Sensor Views: Reed Switch and Hall Effect Sensors

In your application, the Hall-effect sensor is more modern and the reed switch sensor will remain the best choice. Since introducing the Hall-effect sensor several years ago, it won the designer's design imagination, generally considered the solid-state device ratio Mechanical and electronic devices are more reliable. However, when comparing the reed sensor technology with Hall sensor technology, some noteworthy advantages can be observed.

Reed sensor technology The key component in the reed sensor is the reed switch, which was invented by Western Electric in 1940. Other major components are the elastic reeds and magnets or electromagnets that are turned on or off.

After 60 years, the reed switch has been improved to make it more reliable and to reduce the cost while improving the quality. Due to these dramatic improvements, the reed switch has become the design choice in some demanding applications where quality, reliability and safety are paramount.

The most noticeable application for the quality and reliability of the reed sensor is in automatic test equipment (ATE).

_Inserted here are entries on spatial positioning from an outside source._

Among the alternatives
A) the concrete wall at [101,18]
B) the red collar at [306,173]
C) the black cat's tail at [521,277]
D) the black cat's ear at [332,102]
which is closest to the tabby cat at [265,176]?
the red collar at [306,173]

Technology is first class in this kind of equipment. Reed switches are used for reed relays, which are used in ICs, ASICs, silicon test equipment, and printed board test equipment as switches. In these applications, the number of reed relays in a test system may reach 20,000.

The failure rate of a relay is set to 50ppm, so to meet this requirement, the reed relay quality level is much better than the 50ppm requirement. To date, no electromechanical device has ever been heard to have such a level of quality. Similarly, it also applies to some semiconductor devices.

Once in addition to the initial job quality test, the reed switch needs to perform its job well during its lifetime. At this point they have proven to outperform all other switching devices. This is because in many cases, ATE works 24 hours a day, 7 days a week, and its cost is the most important. Therefore, the working life of the reed relay needs millions of times.

Another example that facilitates reed relays is its use as a gas sensor, in which it passes time tests in harsh safety applications. The reed sensor is widely used in many demanding automotive safety equipment (such as the height of sensitive brake fluid), and it is used in many medical instruments. This includes cautery equipment, pacemakers and other medical electronic equipment, etc. The reed switch relay isolates small leakage currents.

Comparison of reed sensor and Hall-effect sensor In the technology of both the reed switch and Hall-effect sensor, their size is shrinking. However, when the reed switch sensor is compared with a Hall-effect sensor (see the attached table), some advantages of the reed switch can be seen:

1, Hall-effect devices generally have low prices, but they need to be supplied with expensive power supply circuits. Their output signals are also so low, and amplifier circuits are usually added. It can be considered that the final result is that the Hall effect sensor is more expensive than the reed sensor.
2. The reed switch has excellent insulation from the input to the output and the insulation resistance of the switch is up to 10Ω. The result is a leakage current of 10 A. Inserting a human body's probe or pacemaker into a medical electronic device requires that these devices not have any leakage current close to the heart. This is very important. Micro-ampere or sub-microampere currents can change the heart's key electrical activity.
3. The reed sensor is sealed so that it can work in almost any environment (such as no effect on temperature).
4. Reed switch contacts have extremely low on-resistance at turn-on, typical values ​​as low as 50mΩ, and Hall effect sensors may have hundreds of ohms.
5. The reed sensor can directly switch the signal range from a few nanovolts to kilovolts, and the current is from flying safety to safety, and the frequency is from DC to 6GHz. The output range of a Hall-effect device is very limited.
Reed sensors provide a large range of magnetic sensitivity.
7. Reed sensors are insensitive to ESD, and ESD can often damage Hall effect sensors.
8. The reed sensor can withstand very high voltages (minimum rating is 1000V). Hall-effect devices require an external circuit rated to 100V.
9. The reed sensor can withstand a typical 3-foot drop test. The drop test is similar to a Hall effect sensor.
10. Because the reed sensor has no wear components, the low-level load (less than 5V at 10mA and below) can work up to a million times. This corresponds to the number of semiconductor microfabrication devices.
11. The reed switch sensor has no effect on the temperature environment. The typical operating temperature range is from -50°C to +150°C, with no special conditions, limitations or costs. Hall effect sensors have limited operating temperature range.

Reed switch products have many good applications. Some reed switch relay plants are excellent for designing demanding applications, and are superior in quality, reliability, and safety.